このところ、なんだかいろいろなものを置き去りにしてしまったような、そんな気がしています。
例えば今年の頭に古い画をいっせいに処分したときもそうですが(*)、自分の過去に誇れるものなどほとんどないのではないか、という気がしているのです、常に。
長い期間続けてきたことをやめるのにそれほど逡巡することもなかったし、その成果をすべて燃やしてしまうことにも特段の感情は湧きませんでした。すべてが、と言うと言い過ぎかもしれませんが、ほとんどはなんだか恥ずかしいもので、これを将来に残そうなどという考えはありませんでした。
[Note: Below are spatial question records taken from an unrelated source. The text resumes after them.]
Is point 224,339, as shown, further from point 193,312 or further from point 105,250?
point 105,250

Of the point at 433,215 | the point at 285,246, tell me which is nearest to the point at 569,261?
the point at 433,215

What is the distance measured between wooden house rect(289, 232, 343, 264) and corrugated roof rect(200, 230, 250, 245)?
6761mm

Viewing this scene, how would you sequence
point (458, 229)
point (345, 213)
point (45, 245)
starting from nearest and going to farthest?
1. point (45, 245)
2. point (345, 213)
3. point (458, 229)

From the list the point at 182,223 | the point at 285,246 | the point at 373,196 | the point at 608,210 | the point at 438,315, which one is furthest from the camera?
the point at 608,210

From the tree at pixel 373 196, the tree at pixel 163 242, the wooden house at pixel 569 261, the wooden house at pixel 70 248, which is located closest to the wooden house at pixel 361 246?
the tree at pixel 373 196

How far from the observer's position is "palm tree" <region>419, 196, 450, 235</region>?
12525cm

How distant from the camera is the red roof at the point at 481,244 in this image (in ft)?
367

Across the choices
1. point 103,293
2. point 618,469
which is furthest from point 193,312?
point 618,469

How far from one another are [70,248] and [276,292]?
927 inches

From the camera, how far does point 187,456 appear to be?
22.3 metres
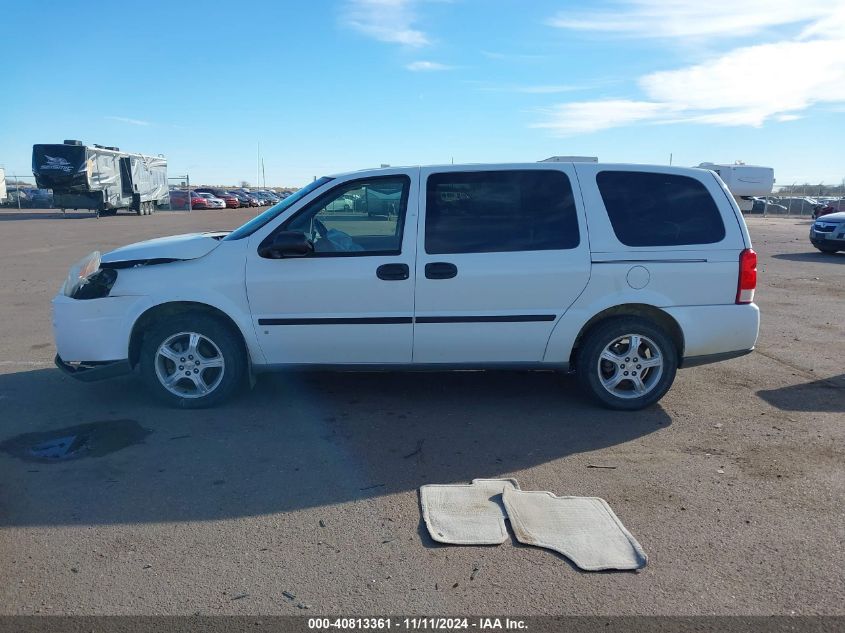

普通、人生のある程度の期間を占めたものにはある程度の愛着があるはずだというのに、私はそれを恥ずかしいものとしか思えなかったのです。
改めて考えてみると、私には大切にしている思い出ってそんなにないような気がします。
別に先を急いで生きてきたつもりもないですし、過去に執着している部分も確かにあるとは思いますが、これまで自分のしてきた選択を振り返ってみると、それまでの経験が全く生きないような選択を何度か繰り返しています。そのたびに過去の経験をふり捨てようとしてうまくいかずにもがいてきたというイメージでしょうか。
前に「自分が何をしたかったかわからなくなる」と書いたことがありましたが(*)、もしかしたらその原因はこんなところにあるのかもしれません。
それがどのようなものであれ、人は過去の上に立って生きているわけですが、その過去に光を当てなければ、将来に向けて進んでいくことがなかなかできないような気がします。冒頭挙げた「置き去り感」は、きっと思い出を顧みることもなく「恥ずかしいもの」として切って捨ててきたことに由来するのでしょう。そして、大事にしたいと思えるような思い出が少ないのは、きっと何か一つのことに一生懸命打ち込んだという経験があまりに少ないためでしょう。
これを取り戻すのには、いまさら手遅れなんでしょうか?
自分の過去を誇れるものに変えるためには、きっと今の自分を誇れるものにしなければならないのだと思うのですが、今はとてもそんな気分ではありません。毎日をやり過ごすのに精一杯の状態で、どうして誇りなど持てるでしょうか?
それでも毎日生きていかなきゃなりません。
せめてこれからは、もう少し思い出を大事にしようと思います。どんなに恥ずかしい思い出でも、情けない思い出でも、それを経験したのは私なのですから。